No discussions have yet been held on what currency the fund will be based on, but Japan's separate plan, announced by Finance Minister Kaoru Yosano, is aimed at promoting the use of the yen in the ASEAN region, Tokyo said.
"This brings our contribution to supporting regional liquidity to about $100 billion," Yosano said.
In addition to the two initiatives, Yosano said Japan will introduce a framework to guarantee samurai bonds, yen-denominated debt issued in Japan by foreign governments and firms, up to 500 billion yen ($5.13 billion).
The ADB itself also plans to ramp up lending to about $33 billion in the two-year period starting 2009, almost a 50 percent increase over 2007-08, to counter the crisis. The Manila-based multilateral lender is funded by donations mainly from Japan, the United States and European nations.
"The economic crisis in Asia has had much more severe impact than probably we have reckoned," ADB Managing Director General Rajat Nag told Reuters.
"The ADB can only be a part player in this but the impact of the crisis is very real. It's more than just economic numbers, it's a social crisis," Nag said.
"The concern we have is that the crisis is putting at risk the hard-won gains of the fight against poverty."

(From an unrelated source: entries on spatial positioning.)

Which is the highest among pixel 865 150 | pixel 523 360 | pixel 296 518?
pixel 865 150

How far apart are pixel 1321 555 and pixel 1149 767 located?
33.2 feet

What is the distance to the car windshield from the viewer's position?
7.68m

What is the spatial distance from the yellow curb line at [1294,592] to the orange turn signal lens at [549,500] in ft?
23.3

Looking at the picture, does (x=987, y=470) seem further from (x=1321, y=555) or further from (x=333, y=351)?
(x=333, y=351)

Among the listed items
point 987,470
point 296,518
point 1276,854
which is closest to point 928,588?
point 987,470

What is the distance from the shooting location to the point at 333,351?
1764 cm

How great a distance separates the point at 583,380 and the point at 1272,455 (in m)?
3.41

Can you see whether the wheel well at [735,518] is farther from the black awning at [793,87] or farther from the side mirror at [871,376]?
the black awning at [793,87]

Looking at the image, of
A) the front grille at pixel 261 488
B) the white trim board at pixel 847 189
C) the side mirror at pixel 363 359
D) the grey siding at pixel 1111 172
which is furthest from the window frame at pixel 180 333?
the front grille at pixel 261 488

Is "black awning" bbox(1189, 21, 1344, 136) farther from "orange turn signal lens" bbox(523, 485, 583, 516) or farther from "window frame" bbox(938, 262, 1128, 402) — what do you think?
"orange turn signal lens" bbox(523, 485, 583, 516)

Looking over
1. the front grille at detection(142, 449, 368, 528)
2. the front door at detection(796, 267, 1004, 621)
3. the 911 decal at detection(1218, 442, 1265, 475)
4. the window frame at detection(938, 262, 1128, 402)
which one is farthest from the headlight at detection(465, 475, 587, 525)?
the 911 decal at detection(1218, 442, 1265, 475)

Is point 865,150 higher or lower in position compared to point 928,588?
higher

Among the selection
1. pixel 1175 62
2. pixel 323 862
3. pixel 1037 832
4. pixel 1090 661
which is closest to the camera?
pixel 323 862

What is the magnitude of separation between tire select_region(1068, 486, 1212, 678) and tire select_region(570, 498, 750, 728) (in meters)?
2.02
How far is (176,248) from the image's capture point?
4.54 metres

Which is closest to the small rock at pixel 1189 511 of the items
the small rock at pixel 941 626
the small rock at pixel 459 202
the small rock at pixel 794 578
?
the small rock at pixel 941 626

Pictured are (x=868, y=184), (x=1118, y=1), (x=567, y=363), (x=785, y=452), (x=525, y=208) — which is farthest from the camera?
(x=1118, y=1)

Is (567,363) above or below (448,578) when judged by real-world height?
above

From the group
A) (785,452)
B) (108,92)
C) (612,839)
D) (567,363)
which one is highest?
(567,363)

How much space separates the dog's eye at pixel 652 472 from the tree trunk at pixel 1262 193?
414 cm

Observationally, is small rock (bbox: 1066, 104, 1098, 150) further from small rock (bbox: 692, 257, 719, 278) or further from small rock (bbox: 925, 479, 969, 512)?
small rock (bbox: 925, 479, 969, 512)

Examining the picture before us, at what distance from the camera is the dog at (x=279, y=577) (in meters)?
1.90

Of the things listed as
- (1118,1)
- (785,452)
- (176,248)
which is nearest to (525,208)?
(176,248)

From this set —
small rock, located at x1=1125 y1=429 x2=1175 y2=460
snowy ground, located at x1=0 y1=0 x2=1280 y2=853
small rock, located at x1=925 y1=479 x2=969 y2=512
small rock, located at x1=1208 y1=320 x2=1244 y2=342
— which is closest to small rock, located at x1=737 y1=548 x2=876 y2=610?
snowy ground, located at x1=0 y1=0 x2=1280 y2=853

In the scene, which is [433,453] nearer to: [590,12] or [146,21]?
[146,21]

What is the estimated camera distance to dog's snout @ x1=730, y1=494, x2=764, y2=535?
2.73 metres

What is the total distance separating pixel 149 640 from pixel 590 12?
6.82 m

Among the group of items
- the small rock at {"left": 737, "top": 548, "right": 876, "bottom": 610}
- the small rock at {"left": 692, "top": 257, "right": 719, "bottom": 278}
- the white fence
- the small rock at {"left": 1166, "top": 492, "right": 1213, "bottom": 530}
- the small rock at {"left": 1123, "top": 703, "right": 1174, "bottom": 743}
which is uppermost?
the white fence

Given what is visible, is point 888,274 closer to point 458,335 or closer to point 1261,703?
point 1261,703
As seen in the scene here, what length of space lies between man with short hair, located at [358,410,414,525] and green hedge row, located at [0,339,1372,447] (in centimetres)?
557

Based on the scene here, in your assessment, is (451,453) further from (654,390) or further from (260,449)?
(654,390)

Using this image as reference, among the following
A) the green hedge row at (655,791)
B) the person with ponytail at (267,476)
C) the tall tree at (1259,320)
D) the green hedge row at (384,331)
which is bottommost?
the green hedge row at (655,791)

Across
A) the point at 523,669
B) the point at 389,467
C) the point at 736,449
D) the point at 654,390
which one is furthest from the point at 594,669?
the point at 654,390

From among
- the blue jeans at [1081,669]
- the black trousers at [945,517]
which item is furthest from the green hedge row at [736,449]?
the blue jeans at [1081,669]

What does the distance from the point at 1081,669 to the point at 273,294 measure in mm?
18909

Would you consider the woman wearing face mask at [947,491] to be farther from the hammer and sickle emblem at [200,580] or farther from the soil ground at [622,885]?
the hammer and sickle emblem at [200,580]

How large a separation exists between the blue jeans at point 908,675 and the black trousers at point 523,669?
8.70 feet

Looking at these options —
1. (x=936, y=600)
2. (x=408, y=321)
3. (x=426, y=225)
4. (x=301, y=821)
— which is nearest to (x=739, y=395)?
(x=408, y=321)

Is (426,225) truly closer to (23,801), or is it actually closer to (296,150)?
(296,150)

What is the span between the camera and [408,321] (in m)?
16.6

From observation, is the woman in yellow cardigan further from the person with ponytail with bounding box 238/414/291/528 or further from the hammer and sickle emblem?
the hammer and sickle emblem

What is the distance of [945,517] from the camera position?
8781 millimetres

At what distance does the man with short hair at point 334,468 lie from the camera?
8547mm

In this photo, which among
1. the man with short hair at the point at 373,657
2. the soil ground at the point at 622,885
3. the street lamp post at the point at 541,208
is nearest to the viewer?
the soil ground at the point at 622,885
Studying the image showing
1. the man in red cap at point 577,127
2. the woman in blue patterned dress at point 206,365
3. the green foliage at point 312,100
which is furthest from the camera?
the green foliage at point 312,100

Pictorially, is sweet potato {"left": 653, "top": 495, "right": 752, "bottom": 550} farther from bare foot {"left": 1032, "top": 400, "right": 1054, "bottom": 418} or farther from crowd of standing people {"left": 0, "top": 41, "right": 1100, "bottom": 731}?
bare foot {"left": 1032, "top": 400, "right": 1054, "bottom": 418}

Jong-Wha Lee, the ADB's acting chief economist, said Asian economies had probably reached the bottom of the crisis but a major recovery still hinged on the revival of demand in developed nations.
"It is almost impossible for the region to return to the boom seen until 2007 before demand from the advanced economies fully regains strength," Lee said.
The ADB has forecast that Asian economies will grow only 3.4 percent in 2009, the slowest pace since the Asian financial crisis a decade earlier. It sees growth recovering to 6.3 percent next year.
The growing efforts by Asian nations to protect themselves from economic crisis will complement the role played by the International Monetary Fund in combating global recession, officials said.
"We are seeing a greater multilateralization and expansion of the Chiang Mai Initiative which is not at the cost of the region's role in the IMF or the IMF's role in the region," said the ADB's Nag.
But he added: "After the 1997 financial crisis, one lesson that Asia learned was you better be ready to depend on yourself.
"If the region is going to be an economic growth center, it is also appropriate that it knows it has the resources and reserves to stand on its own feet."